Het ontstaan een klont op mijn tong.

Stil. Angst is een zwerm die rust in een boom.
Of zijn het woorden die zich inktzwart
op de takken verdringen. Het is een vorm

van paniek die opwelt in mij en als opvliegende
zwerm uit mijn keel breekt. Het heelal slaat
de vleugels uit. Wij klapwiegen en juichen schril.

Barnas’ gedichten zijn vol taalspel, zoals in het geval van die vlagen waarnaar het woord vlaggen verwijst. Knap is het hoe onderwerpen en thema’s op subtiele wijze binnen de gedichten terugkeren. Ook de lichtvoetigheid is te prijzen, maar de bij aanvang enigszins eenduidig ogende gedichten kunnen je soms langer bezighouden dan je denkt.

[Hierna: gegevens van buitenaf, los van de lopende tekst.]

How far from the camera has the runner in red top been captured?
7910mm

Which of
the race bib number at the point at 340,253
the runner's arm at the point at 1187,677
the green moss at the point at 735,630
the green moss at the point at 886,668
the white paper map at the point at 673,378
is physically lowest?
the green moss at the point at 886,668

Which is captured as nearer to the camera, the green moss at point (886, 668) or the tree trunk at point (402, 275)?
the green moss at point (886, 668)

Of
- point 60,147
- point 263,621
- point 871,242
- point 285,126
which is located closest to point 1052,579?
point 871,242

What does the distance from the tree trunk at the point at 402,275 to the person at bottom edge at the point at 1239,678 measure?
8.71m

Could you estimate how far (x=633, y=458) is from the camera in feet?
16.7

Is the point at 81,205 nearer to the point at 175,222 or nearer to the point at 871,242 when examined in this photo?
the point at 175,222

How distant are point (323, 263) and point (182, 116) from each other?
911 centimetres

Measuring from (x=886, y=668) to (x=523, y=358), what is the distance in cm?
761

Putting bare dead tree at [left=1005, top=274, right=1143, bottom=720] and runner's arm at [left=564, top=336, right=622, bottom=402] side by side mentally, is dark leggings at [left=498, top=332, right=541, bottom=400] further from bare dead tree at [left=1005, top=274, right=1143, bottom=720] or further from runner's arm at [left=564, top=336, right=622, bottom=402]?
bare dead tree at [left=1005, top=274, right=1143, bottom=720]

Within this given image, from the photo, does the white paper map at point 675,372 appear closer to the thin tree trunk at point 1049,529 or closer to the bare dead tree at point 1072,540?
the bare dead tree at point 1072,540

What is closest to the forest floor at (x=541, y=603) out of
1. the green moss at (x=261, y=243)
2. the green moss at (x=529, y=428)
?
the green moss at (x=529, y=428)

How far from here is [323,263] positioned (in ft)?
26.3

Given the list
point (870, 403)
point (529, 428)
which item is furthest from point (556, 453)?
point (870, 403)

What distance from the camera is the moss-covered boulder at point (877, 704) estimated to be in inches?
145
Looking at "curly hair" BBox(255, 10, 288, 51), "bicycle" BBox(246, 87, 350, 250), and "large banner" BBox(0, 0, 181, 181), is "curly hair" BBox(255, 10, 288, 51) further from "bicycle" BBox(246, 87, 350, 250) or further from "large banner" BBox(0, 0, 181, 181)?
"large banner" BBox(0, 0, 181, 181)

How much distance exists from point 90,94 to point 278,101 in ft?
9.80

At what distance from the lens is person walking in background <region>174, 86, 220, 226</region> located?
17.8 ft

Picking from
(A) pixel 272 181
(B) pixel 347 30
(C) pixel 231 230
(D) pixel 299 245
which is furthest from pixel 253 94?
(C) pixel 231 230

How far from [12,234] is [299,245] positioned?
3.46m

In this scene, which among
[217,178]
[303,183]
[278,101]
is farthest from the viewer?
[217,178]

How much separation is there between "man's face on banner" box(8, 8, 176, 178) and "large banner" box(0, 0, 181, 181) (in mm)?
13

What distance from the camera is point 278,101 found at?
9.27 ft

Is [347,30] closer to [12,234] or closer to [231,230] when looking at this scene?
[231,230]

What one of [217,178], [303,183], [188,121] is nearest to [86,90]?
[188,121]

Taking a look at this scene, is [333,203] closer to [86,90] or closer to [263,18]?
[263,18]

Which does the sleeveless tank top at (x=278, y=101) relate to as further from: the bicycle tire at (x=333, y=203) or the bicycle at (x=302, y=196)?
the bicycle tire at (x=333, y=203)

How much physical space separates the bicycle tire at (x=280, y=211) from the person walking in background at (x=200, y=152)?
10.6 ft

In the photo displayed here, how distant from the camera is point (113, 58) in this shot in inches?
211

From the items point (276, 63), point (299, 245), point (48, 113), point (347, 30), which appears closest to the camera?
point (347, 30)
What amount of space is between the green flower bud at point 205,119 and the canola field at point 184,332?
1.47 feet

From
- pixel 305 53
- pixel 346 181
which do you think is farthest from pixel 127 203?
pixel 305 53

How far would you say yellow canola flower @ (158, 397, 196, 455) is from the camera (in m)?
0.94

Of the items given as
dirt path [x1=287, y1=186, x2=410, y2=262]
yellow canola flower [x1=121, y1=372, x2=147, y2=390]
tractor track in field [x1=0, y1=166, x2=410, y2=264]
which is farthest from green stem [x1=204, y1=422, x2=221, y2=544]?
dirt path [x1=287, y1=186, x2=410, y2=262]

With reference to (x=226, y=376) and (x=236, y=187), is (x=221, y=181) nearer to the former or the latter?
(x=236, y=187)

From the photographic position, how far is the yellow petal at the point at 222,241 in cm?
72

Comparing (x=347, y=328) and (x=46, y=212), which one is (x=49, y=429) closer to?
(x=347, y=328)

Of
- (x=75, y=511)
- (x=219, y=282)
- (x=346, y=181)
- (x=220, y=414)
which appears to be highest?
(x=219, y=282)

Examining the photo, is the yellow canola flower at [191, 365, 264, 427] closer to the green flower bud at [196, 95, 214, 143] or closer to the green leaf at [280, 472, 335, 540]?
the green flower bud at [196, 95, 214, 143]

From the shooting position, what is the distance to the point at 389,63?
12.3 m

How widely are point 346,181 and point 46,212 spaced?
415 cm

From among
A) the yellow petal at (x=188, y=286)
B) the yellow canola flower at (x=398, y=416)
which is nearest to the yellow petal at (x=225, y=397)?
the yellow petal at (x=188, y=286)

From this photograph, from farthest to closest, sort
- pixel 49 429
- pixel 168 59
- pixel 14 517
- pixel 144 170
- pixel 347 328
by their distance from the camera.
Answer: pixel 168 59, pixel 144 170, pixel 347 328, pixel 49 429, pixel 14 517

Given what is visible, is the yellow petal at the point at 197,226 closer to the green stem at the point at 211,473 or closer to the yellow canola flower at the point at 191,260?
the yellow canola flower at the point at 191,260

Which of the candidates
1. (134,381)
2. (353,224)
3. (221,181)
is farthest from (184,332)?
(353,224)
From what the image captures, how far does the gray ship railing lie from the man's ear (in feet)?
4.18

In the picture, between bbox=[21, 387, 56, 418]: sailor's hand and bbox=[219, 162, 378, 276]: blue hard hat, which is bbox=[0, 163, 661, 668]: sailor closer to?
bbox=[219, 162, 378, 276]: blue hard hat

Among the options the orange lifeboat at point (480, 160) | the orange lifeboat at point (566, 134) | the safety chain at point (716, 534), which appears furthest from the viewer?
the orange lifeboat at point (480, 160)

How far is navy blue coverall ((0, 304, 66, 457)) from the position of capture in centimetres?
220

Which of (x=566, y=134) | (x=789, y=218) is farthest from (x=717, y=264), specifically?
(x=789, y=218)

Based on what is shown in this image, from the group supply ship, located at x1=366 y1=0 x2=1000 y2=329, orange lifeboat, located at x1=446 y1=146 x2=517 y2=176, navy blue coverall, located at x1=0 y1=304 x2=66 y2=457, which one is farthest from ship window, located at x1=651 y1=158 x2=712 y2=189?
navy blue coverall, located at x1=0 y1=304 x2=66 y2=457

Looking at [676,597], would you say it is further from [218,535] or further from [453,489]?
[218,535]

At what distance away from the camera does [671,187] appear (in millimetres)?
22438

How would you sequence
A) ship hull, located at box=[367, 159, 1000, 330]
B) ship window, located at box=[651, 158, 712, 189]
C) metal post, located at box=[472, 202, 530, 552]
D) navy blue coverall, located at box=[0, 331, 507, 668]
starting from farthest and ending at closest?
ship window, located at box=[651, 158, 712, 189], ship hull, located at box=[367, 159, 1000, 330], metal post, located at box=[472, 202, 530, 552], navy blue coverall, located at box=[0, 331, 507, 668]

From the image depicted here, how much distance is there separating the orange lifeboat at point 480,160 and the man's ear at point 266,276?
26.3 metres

Twee kanten van een medaille
Barnas’ debuut Twee zonnen (2003) had gedichten als doffe stoten, als krassen op de huid. Het kende meer rust, Barnas leek behept met een noodzaak die haar mogelijk de C. Buddingh’-prijs opleverde. Die zaken zijn in haar derde bundel niet erg evident. Ja, hij is lichtvoetig, maar neigt naar lucht. Ja, de verweving van thema’s en onderwerpen is interessant, maar voelt getrukeerd door de voortdurende repetitie daarvan en het steeds terugkeren van schijnbare tegenstellingen. Een helder voorbeeld van een ‘luchtig’ gedicht met een paradox is de readymade ‘Dilemma’:

Consumptieaardappelen staat er op een zak
aardappels die ik kocht bij de supermarkt.
Bewaren: op een donkere, droge plaats
(mag ook in de koelkast).

Een observatie die aan het (te) flauwe grenst. Onduidelijk is wat de toedracht was om dergelijke ‘lichtere’ gedichten in Jaja de oerknal op te nemen. Neem de zeventien strofen lange opsomming van onderwerpen om angst voor te hebben. Ze is fris noch nieuw.

Kinderen
Of denk aan de lamentatie ‘De kinderen’, die gaat over het schrijven van een gedicht onder tijdsdruk. ‘Nog dertien minuten / nee twaalf’ opent het. Want daarop zullen de kinderen tijd opeisen. ‘Nog acht minuten voor een meesterwerk’ eindigt Barnas, ‘of laat het een begin zijn. // Iets wat zo kan klinken’. In plaats van problematiseren, had ze kunnen werken aan een steengoed gedicht, over zeg: kinderen en tijdsnood.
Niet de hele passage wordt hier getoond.